» **Your objective**:
Copy out these entries verbatim, beginning at the line containing "From this scene's" and ending after the line containing "brown branch @ rect(147, 0, 160, 49) <".

» **Supplied data**:

▶

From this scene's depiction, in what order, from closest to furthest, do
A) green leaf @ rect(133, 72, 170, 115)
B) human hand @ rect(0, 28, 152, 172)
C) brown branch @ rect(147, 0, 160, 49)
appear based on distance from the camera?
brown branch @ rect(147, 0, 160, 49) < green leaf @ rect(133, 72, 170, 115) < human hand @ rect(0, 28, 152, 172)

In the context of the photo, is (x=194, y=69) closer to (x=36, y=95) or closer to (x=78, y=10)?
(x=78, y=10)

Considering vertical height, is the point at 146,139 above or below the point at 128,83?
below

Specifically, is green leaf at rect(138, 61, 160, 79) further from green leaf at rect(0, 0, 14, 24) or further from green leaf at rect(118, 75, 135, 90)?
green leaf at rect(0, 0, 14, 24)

◀
▶

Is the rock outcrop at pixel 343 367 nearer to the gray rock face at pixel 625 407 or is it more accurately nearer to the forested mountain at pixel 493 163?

◀

» **Solution**:
From this scene's depiction, in what order, from closest to furthest, do
A) green leaf @ rect(133, 72, 170, 115)
B) human hand @ rect(0, 28, 152, 172)
C) brown branch @ rect(147, 0, 160, 49)
appear based on distance from the camera?
brown branch @ rect(147, 0, 160, 49) < green leaf @ rect(133, 72, 170, 115) < human hand @ rect(0, 28, 152, 172)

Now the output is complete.